Title: Attention-based word-level contextual feature extraction and cross-modality fusion for sentiment analysis and emotion classification
Authors: Mahesh G. Huddar; Sanjeev S. Sannakki; Vijay S. Rajpurohit
Addresses: Department of Computer Science and Engineering, Hirasugar Institute of Technology, Nidasoshi, Belagavi, 591236, India ' Department of Computer Science and Engineering, Gogte Institute of Technology, Belagavi, 590008, India ' Department of Computer Science and Engineering, Gogte Institute of Technology, Belagavi, 590008, India
Abstract: Multimodal affective computing has become a popular research area, due to the availability of a large amount of multimodal content. Feature alignment between the modalities and multimodal fusion are the most important issues in multimodal affective computing. To address these issues, the proposed model extracts the features at word-level and forced alignment is used to understand the time-dependent interaction among the modalities. The contextual information among the words of an utterance and between the nearby utterances is extracted using bidirectional long short term memory (LSTM). Weighted pooling based attention model is used to select the important features within the modalities and importance of each modality. Information from multiple modalities is fused using a cross-modality fusion technique. The performance of the proposed model was tested on two standard datasets such as IEMOCAP and CMU-MOSI. By incorporating the word-level features, feature alignment, and cross-modality fusion, the proposed architecture outperforms the baselines in terms of classification accuracy.
Keywords: affective computing; attention model; contextual fusion; cross-modality fusion; feature alignment; computer vision; deep learning; bidirectional recurrent neural network; sentiment analysis.
International Journal of Intelligent Engineering Informatics, 2020 Vol.8 No.1, pp.1 - 18
Received: 11 Jun 2019
Accepted: 23 Aug 2019
Published online: 20 Feb 2020 *

§ Dataset extract
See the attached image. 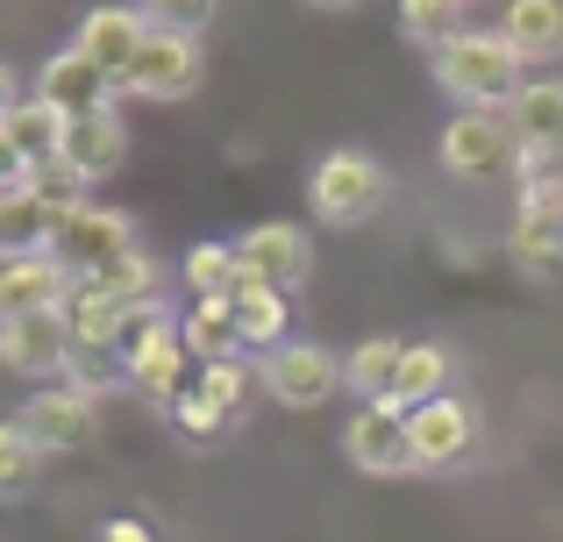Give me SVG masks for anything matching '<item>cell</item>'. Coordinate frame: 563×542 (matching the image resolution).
Segmentation results:
<instances>
[{
    "label": "cell",
    "mask_w": 563,
    "mask_h": 542,
    "mask_svg": "<svg viewBox=\"0 0 563 542\" xmlns=\"http://www.w3.org/2000/svg\"><path fill=\"white\" fill-rule=\"evenodd\" d=\"M435 86L456 108H514V93L528 86V57L514 51L499 29H464L450 51H435Z\"/></svg>",
    "instance_id": "obj_1"
},
{
    "label": "cell",
    "mask_w": 563,
    "mask_h": 542,
    "mask_svg": "<svg viewBox=\"0 0 563 542\" xmlns=\"http://www.w3.org/2000/svg\"><path fill=\"white\" fill-rule=\"evenodd\" d=\"M385 200H393V172H385L372 151H329L307 172V208L329 229H364Z\"/></svg>",
    "instance_id": "obj_2"
},
{
    "label": "cell",
    "mask_w": 563,
    "mask_h": 542,
    "mask_svg": "<svg viewBox=\"0 0 563 542\" xmlns=\"http://www.w3.org/2000/svg\"><path fill=\"white\" fill-rule=\"evenodd\" d=\"M186 335H179V321L165 314V300L157 307H143L136 321H129V343H122V378L143 392V400H157V407H179L186 400Z\"/></svg>",
    "instance_id": "obj_3"
},
{
    "label": "cell",
    "mask_w": 563,
    "mask_h": 542,
    "mask_svg": "<svg viewBox=\"0 0 563 542\" xmlns=\"http://www.w3.org/2000/svg\"><path fill=\"white\" fill-rule=\"evenodd\" d=\"M442 172L464 186H493L514 172V157H521V143H514V122L499 108H456L450 122H442V143H435Z\"/></svg>",
    "instance_id": "obj_4"
},
{
    "label": "cell",
    "mask_w": 563,
    "mask_h": 542,
    "mask_svg": "<svg viewBox=\"0 0 563 542\" xmlns=\"http://www.w3.org/2000/svg\"><path fill=\"white\" fill-rule=\"evenodd\" d=\"M257 386L272 392L278 407L307 414V407H329L335 392L350 386V364L321 343H278L272 357H257Z\"/></svg>",
    "instance_id": "obj_5"
},
{
    "label": "cell",
    "mask_w": 563,
    "mask_h": 542,
    "mask_svg": "<svg viewBox=\"0 0 563 542\" xmlns=\"http://www.w3.org/2000/svg\"><path fill=\"white\" fill-rule=\"evenodd\" d=\"M200 79H207V43L200 36H179V29H151V43L136 51L122 93L172 108V100H192V93H200Z\"/></svg>",
    "instance_id": "obj_6"
},
{
    "label": "cell",
    "mask_w": 563,
    "mask_h": 542,
    "mask_svg": "<svg viewBox=\"0 0 563 542\" xmlns=\"http://www.w3.org/2000/svg\"><path fill=\"white\" fill-rule=\"evenodd\" d=\"M407 443H413V472H456L478 450V407L464 392H442L428 407H407Z\"/></svg>",
    "instance_id": "obj_7"
},
{
    "label": "cell",
    "mask_w": 563,
    "mask_h": 542,
    "mask_svg": "<svg viewBox=\"0 0 563 542\" xmlns=\"http://www.w3.org/2000/svg\"><path fill=\"white\" fill-rule=\"evenodd\" d=\"M14 421L29 429V443H36L43 457H71V450H86L100 435V400L79 392V386H36Z\"/></svg>",
    "instance_id": "obj_8"
},
{
    "label": "cell",
    "mask_w": 563,
    "mask_h": 542,
    "mask_svg": "<svg viewBox=\"0 0 563 542\" xmlns=\"http://www.w3.org/2000/svg\"><path fill=\"white\" fill-rule=\"evenodd\" d=\"M0 364L14 378H71L79 364V335H71V314H22V321H0Z\"/></svg>",
    "instance_id": "obj_9"
},
{
    "label": "cell",
    "mask_w": 563,
    "mask_h": 542,
    "mask_svg": "<svg viewBox=\"0 0 563 542\" xmlns=\"http://www.w3.org/2000/svg\"><path fill=\"white\" fill-rule=\"evenodd\" d=\"M343 457L364 478H407L413 472V443H407V407L399 400H364L343 429Z\"/></svg>",
    "instance_id": "obj_10"
},
{
    "label": "cell",
    "mask_w": 563,
    "mask_h": 542,
    "mask_svg": "<svg viewBox=\"0 0 563 542\" xmlns=\"http://www.w3.org/2000/svg\"><path fill=\"white\" fill-rule=\"evenodd\" d=\"M129 251H136V222L122 208H100V200L65 214V229H57V257H65L71 278H100L108 265H122Z\"/></svg>",
    "instance_id": "obj_11"
},
{
    "label": "cell",
    "mask_w": 563,
    "mask_h": 542,
    "mask_svg": "<svg viewBox=\"0 0 563 542\" xmlns=\"http://www.w3.org/2000/svg\"><path fill=\"white\" fill-rule=\"evenodd\" d=\"M151 43V14L136 8V0H108V8H86L79 29H71V51L93 57L100 71H108L114 86L129 79V65H136V51Z\"/></svg>",
    "instance_id": "obj_12"
},
{
    "label": "cell",
    "mask_w": 563,
    "mask_h": 542,
    "mask_svg": "<svg viewBox=\"0 0 563 542\" xmlns=\"http://www.w3.org/2000/svg\"><path fill=\"white\" fill-rule=\"evenodd\" d=\"M29 93H36V100H51L57 114H71V122H79V114H100V108H114V100H122V86H114L108 71L93 65V57H79V51L65 43V51H51V57L36 65Z\"/></svg>",
    "instance_id": "obj_13"
},
{
    "label": "cell",
    "mask_w": 563,
    "mask_h": 542,
    "mask_svg": "<svg viewBox=\"0 0 563 542\" xmlns=\"http://www.w3.org/2000/svg\"><path fill=\"white\" fill-rule=\"evenodd\" d=\"M79 278L65 272L57 251H36V257H8L0 265V321H22V314H57L71 307Z\"/></svg>",
    "instance_id": "obj_14"
},
{
    "label": "cell",
    "mask_w": 563,
    "mask_h": 542,
    "mask_svg": "<svg viewBox=\"0 0 563 542\" xmlns=\"http://www.w3.org/2000/svg\"><path fill=\"white\" fill-rule=\"evenodd\" d=\"M235 257H243L250 278H264V286H278V292H300L307 278H314V236L292 229V222H257L235 243Z\"/></svg>",
    "instance_id": "obj_15"
},
{
    "label": "cell",
    "mask_w": 563,
    "mask_h": 542,
    "mask_svg": "<svg viewBox=\"0 0 563 542\" xmlns=\"http://www.w3.org/2000/svg\"><path fill=\"white\" fill-rule=\"evenodd\" d=\"M65 165H79L86 179H114V172L129 165V122H122V108H100V114H79V122L65 129Z\"/></svg>",
    "instance_id": "obj_16"
},
{
    "label": "cell",
    "mask_w": 563,
    "mask_h": 542,
    "mask_svg": "<svg viewBox=\"0 0 563 542\" xmlns=\"http://www.w3.org/2000/svg\"><path fill=\"white\" fill-rule=\"evenodd\" d=\"M235 300V329H243V350H257V357H272L278 343H292V292H278V286H264V278H250L243 272V286L229 292Z\"/></svg>",
    "instance_id": "obj_17"
},
{
    "label": "cell",
    "mask_w": 563,
    "mask_h": 542,
    "mask_svg": "<svg viewBox=\"0 0 563 542\" xmlns=\"http://www.w3.org/2000/svg\"><path fill=\"white\" fill-rule=\"evenodd\" d=\"M57 229H65V214H51L29 186H8V193H0V265H8V257L57 251Z\"/></svg>",
    "instance_id": "obj_18"
},
{
    "label": "cell",
    "mask_w": 563,
    "mask_h": 542,
    "mask_svg": "<svg viewBox=\"0 0 563 542\" xmlns=\"http://www.w3.org/2000/svg\"><path fill=\"white\" fill-rule=\"evenodd\" d=\"M71 335H79V350H93V357H122V343H129V307L122 300H108V292L93 286V278H79V292H71Z\"/></svg>",
    "instance_id": "obj_19"
},
{
    "label": "cell",
    "mask_w": 563,
    "mask_h": 542,
    "mask_svg": "<svg viewBox=\"0 0 563 542\" xmlns=\"http://www.w3.org/2000/svg\"><path fill=\"white\" fill-rule=\"evenodd\" d=\"M499 36L528 65H550V57H563V0H507L499 8Z\"/></svg>",
    "instance_id": "obj_20"
},
{
    "label": "cell",
    "mask_w": 563,
    "mask_h": 542,
    "mask_svg": "<svg viewBox=\"0 0 563 542\" xmlns=\"http://www.w3.org/2000/svg\"><path fill=\"white\" fill-rule=\"evenodd\" d=\"M507 122H514V143L521 151H542V143H563V79H528L521 93H514V108H507Z\"/></svg>",
    "instance_id": "obj_21"
},
{
    "label": "cell",
    "mask_w": 563,
    "mask_h": 542,
    "mask_svg": "<svg viewBox=\"0 0 563 542\" xmlns=\"http://www.w3.org/2000/svg\"><path fill=\"white\" fill-rule=\"evenodd\" d=\"M350 392L364 400H399V372H407V343L399 335H364L357 350H350Z\"/></svg>",
    "instance_id": "obj_22"
},
{
    "label": "cell",
    "mask_w": 563,
    "mask_h": 542,
    "mask_svg": "<svg viewBox=\"0 0 563 542\" xmlns=\"http://www.w3.org/2000/svg\"><path fill=\"white\" fill-rule=\"evenodd\" d=\"M179 335H186V350H192L200 364L235 357V350H243V329H235V300H229V292H214V300H192V314L179 321Z\"/></svg>",
    "instance_id": "obj_23"
},
{
    "label": "cell",
    "mask_w": 563,
    "mask_h": 542,
    "mask_svg": "<svg viewBox=\"0 0 563 542\" xmlns=\"http://www.w3.org/2000/svg\"><path fill=\"white\" fill-rule=\"evenodd\" d=\"M0 129L14 136V151H22V172H29L36 157H57V151H65V129H71V114H57L51 100H36V93H29V100H14V114H8Z\"/></svg>",
    "instance_id": "obj_24"
},
{
    "label": "cell",
    "mask_w": 563,
    "mask_h": 542,
    "mask_svg": "<svg viewBox=\"0 0 563 542\" xmlns=\"http://www.w3.org/2000/svg\"><path fill=\"white\" fill-rule=\"evenodd\" d=\"M22 186L43 200L51 214H79V208H93V179H86L79 165H65V157H36V165L22 172Z\"/></svg>",
    "instance_id": "obj_25"
},
{
    "label": "cell",
    "mask_w": 563,
    "mask_h": 542,
    "mask_svg": "<svg viewBox=\"0 0 563 542\" xmlns=\"http://www.w3.org/2000/svg\"><path fill=\"white\" fill-rule=\"evenodd\" d=\"M399 36L421 43L428 57L450 51V43L464 36V0H399Z\"/></svg>",
    "instance_id": "obj_26"
},
{
    "label": "cell",
    "mask_w": 563,
    "mask_h": 542,
    "mask_svg": "<svg viewBox=\"0 0 563 542\" xmlns=\"http://www.w3.org/2000/svg\"><path fill=\"white\" fill-rule=\"evenodd\" d=\"M192 392H200V400L214 407L221 421H243L250 392H257V364H243V357H221V364H200V378H192Z\"/></svg>",
    "instance_id": "obj_27"
},
{
    "label": "cell",
    "mask_w": 563,
    "mask_h": 542,
    "mask_svg": "<svg viewBox=\"0 0 563 542\" xmlns=\"http://www.w3.org/2000/svg\"><path fill=\"white\" fill-rule=\"evenodd\" d=\"M93 286L108 292V300H122L129 314H143V307H157V286H165V272H157V257L136 243V251H129L122 265H108V272L93 278Z\"/></svg>",
    "instance_id": "obj_28"
},
{
    "label": "cell",
    "mask_w": 563,
    "mask_h": 542,
    "mask_svg": "<svg viewBox=\"0 0 563 542\" xmlns=\"http://www.w3.org/2000/svg\"><path fill=\"white\" fill-rule=\"evenodd\" d=\"M43 464H51V457L29 443L22 421H0V500H29L36 478H43Z\"/></svg>",
    "instance_id": "obj_29"
},
{
    "label": "cell",
    "mask_w": 563,
    "mask_h": 542,
    "mask_svg": "<svg viewBox=\"0 0 563 542\" xmlns=\"http://www.w3.org/2000/svg\"><path fill=\"white\" fill-rule=\"evenodd\" d=\"M179 278L192 286V300H214V292H235V286H243V257H235V243H192Z\"/></svg>",
    "instance_id": "obj_30"
},
{
    "label": "cell",
    "mask_w": 563,
    "mask_h": 542,
    "mask_svg": "<svg viewBox=\"0 0 563 542\" xmlns=\"http://www.w3.org/2000/svg\"><path fill=\"white\" fill-rule=\"evenodd\" d=\"M507 251L521 265H563V214H542V208H514V229H507Z\"/></svg>",
    "instance_id": "obj_31"
},
{
    "label": "cell",
    "mask_w": 563,
    "mask_h": 542,
    "mask_svg": "<svg viewBox=\"0 0 563 542\" xmlns=\"http://www.w3.org/2000/svg\"><path fill=\"white\" fill-rule=\"evenodd\" d=\"M450 350L442 343H407V372H399V407H428L450 392Z\"/></svg>",
    "instance_id": "obj_32"
},
{
    "label": "cell",
    "mask_w": 563,
    "mask_h": 542,
    "mask_svg": "<svg viewBox=\"0 0 563 542\" xmlns=\"http://www.w3.org/2000/svg\"><path fill=\"white\" fill-rule=\"evenodd\" d=\"M143 14H151V29H179V36H207V22H214L221 0H136Z\"/></svg>",
    "instance_id": "obj_33"
},
{
    "label": "cell",
    "mask_w": 563,
    "mask_h": 542,
    "mask_svg": "<svg viewBox=\"0 0 563 542\" xmlns=\"http://www.w3.org/2000/svg\"><path fill=\"white\" fill-rule=\"evenodd\" d=\"M172 421H179V429H186V435H200V443H214V435H221V429H229V421H221V414H214V407H207V400H200V392H186V400H179V407H172Z\"/></svg>",
    "instance_id": "obj_34"
},
{
    "label": "cell",
    "mask_w": 563,
    "mask_h": 542,
    "mask_svg": "<svg viewBox=\"0 0 563 542\" xmlns=\"http://www.w3.org/2000/svg\"><path fill=\"white\" fill-rule=\"evenodd\" d=\"M100 542H157V535H151V521L114 515V521H100Z\"/></svg>",
    "instance_id": "obj_35"
},
{
    "label": "cell",
    "mask_w": 563,
    "mask_h": 542,
    "mask_svg": "<svg viewBox=\"0 0 563 542\" xmlns=\"http://www.w3.org/2000/svg\"><path fill=\"white\" fill-rule=\"evenodd\" d=\"M8 186H22V151H14V136L0 129V193H8Z\"/></svg>",
    "instance_id": "obj_36"
},
{
    "label": "cell",
    "mask_w": 563,
    "mask_h": 542,
    "mask_svg": "<svg viewBox=\"0 0 563 542\" xmlns=\"http://www.w3.org/2000/svg\"><path fill=\"white\" fill-rule=\"evenodd\" d=\"M14 100H29V93H22V71H14V65H0V122L14 114Z\"/></svg>",
    "instance_id": "obj_37"
},
{
    "label": "cell",
    "mask_w": 563,
    "mask_h": 542,
    "mask_svg": "<svg viewBox=\"0 0 563 542\" xmlns=\"http://www.w3.org/2000/svg\"><path fill=\"white\" fill-rule=\"evenodd\" d=\"M307 8H321V14H350V8H364V0H307Z\"/></svg>",
    "instance_id": "obj_38"
},
{
    "label": "cell",
    "mask_w": 563,
    "mask_h": 542,
    "mask_svg": "<svg viewBox=\"0 0 563 542\" xmlns=\"http://www.w3.org/2000/svg\"><path fill=\"white\" fill-rule=\"evenodd\" d=\"M464 8H471V0H464Z\"/></svg>",
    "instance_id": "obj_39"
}]
</instances>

§ Your tasks
**1.** Answer these questions from the paper summary:
(a) On which two datasets was the proposed model tested?
(b) In which volume and number of the journal did the paper appear?
(c) On what date was the paper accepted?
**2.** Say whether each statement agrees with the paper summary, and quote the words that decide it:
(a) Contextual information among words and nearby utterances is extracted with a convolutional neural network.
(b) The paper was published online in 2020.
(c) All three authors list Gogte Institute of Technology as their address.
The records can be left aside for this work.

§ Solutions by task
**1.**
(a) IEMOCAP and CMU-MOSI
(b) Vol.8 No.1
(c) 23 Aug 2019

**2.**
(a) No: "The contextual information among the words of an utterance and between the nearby utterances is extracted using bidirectional long short term memory (LSTM)."
(b) Yes: "Published online: 20 Feb 2020"
(c) No: "Department of Computer Science and Engineering, Hirasugar Institute of Technology, Nidasoshi, Belagavi, 591236, India"